*** Data section ***

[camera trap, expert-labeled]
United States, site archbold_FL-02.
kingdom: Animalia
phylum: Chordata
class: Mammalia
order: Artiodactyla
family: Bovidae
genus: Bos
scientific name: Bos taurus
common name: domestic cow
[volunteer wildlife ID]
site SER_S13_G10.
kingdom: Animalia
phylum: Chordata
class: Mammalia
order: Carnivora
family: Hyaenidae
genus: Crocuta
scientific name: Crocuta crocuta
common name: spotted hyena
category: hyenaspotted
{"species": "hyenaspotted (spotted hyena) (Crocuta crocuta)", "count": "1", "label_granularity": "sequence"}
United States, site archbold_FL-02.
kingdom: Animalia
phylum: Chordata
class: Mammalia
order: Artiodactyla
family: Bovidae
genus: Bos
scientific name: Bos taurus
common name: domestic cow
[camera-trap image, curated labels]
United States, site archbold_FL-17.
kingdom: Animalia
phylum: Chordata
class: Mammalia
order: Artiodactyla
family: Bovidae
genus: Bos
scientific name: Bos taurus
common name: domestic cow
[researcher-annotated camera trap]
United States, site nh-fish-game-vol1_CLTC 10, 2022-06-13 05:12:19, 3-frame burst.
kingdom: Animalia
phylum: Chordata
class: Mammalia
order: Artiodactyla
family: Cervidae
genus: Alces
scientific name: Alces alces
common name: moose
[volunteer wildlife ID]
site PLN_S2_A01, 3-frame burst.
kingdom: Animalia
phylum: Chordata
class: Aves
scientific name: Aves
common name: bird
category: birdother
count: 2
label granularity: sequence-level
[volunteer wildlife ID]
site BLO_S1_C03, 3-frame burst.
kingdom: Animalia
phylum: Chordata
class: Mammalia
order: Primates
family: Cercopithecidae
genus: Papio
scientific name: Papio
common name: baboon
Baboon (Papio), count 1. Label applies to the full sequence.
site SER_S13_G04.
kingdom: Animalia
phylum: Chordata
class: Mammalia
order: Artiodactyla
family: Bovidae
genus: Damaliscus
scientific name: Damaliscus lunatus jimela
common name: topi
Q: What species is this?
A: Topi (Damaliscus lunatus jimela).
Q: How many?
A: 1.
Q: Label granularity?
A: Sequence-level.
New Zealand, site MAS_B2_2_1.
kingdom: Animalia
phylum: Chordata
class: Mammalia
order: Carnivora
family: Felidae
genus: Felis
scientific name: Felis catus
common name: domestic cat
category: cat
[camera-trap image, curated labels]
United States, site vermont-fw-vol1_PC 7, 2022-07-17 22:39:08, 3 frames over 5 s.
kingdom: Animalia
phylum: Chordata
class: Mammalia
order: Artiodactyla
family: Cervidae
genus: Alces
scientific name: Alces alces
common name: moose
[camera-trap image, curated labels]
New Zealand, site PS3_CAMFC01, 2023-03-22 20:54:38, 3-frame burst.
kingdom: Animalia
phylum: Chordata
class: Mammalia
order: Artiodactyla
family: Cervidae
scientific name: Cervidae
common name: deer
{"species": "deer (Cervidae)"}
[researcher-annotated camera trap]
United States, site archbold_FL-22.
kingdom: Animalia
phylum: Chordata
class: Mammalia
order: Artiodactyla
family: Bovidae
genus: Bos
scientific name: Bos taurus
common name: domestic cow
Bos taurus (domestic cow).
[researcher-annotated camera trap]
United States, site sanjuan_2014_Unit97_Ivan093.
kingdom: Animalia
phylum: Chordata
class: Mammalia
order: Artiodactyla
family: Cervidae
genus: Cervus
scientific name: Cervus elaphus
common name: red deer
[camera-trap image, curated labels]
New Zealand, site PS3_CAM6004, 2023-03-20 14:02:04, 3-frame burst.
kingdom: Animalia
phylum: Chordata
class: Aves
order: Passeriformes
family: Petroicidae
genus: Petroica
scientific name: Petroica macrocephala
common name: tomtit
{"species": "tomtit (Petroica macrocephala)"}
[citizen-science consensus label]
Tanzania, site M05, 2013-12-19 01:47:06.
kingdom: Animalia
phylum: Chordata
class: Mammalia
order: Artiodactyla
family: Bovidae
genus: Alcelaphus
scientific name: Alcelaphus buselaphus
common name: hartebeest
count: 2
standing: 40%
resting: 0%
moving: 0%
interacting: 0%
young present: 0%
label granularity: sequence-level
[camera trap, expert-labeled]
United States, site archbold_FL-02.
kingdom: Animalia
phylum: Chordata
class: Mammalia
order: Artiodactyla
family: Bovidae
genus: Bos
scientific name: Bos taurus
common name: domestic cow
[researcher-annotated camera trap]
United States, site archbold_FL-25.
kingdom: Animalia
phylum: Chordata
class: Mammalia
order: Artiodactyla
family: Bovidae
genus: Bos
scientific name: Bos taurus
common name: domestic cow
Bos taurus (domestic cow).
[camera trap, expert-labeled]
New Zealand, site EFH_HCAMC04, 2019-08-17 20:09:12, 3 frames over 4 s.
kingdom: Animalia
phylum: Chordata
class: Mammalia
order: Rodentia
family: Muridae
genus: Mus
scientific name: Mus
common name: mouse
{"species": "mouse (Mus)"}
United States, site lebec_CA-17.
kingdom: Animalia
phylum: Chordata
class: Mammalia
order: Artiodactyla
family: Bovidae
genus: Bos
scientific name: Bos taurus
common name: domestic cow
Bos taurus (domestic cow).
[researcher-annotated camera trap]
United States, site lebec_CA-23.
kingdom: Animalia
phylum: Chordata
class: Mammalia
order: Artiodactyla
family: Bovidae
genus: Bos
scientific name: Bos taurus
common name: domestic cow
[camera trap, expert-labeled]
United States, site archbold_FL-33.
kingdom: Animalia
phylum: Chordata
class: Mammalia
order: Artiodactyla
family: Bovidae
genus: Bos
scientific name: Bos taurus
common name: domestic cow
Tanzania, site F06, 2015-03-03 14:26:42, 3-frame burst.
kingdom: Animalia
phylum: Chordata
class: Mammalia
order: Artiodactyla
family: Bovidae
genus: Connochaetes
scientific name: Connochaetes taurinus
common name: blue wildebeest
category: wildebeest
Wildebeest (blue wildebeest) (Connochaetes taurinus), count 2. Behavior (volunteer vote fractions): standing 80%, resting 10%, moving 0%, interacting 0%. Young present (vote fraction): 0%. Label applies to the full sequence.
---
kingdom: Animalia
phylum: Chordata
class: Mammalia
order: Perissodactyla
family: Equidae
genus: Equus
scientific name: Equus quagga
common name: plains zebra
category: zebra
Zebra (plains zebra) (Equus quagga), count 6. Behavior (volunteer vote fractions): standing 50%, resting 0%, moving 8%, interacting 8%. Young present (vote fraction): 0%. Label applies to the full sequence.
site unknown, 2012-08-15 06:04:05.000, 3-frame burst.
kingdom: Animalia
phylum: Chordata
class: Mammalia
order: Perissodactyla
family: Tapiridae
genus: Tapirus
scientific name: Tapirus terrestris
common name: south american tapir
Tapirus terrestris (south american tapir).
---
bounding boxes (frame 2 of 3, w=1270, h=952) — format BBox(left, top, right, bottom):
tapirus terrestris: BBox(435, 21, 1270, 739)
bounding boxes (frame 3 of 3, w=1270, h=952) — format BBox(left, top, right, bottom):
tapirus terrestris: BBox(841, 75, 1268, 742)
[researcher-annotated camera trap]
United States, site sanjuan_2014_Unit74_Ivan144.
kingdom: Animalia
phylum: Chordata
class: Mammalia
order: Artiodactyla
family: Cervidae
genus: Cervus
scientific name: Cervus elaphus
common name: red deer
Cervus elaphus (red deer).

*** End of Data section ***

**To do**:
The lines to show are those in the data above that include "species".

**Your response**:
{"species": "hyenaspotted (spotted hyena) (Crocuta crocuta)", "count": "1", "label_granularity": "sequence"}
Q: What species is this?
{"species": "deer (Cervidae)"}
{"species": "tomtit (Petroica macrocephala)"}
{"species": "mouse (Mus)"}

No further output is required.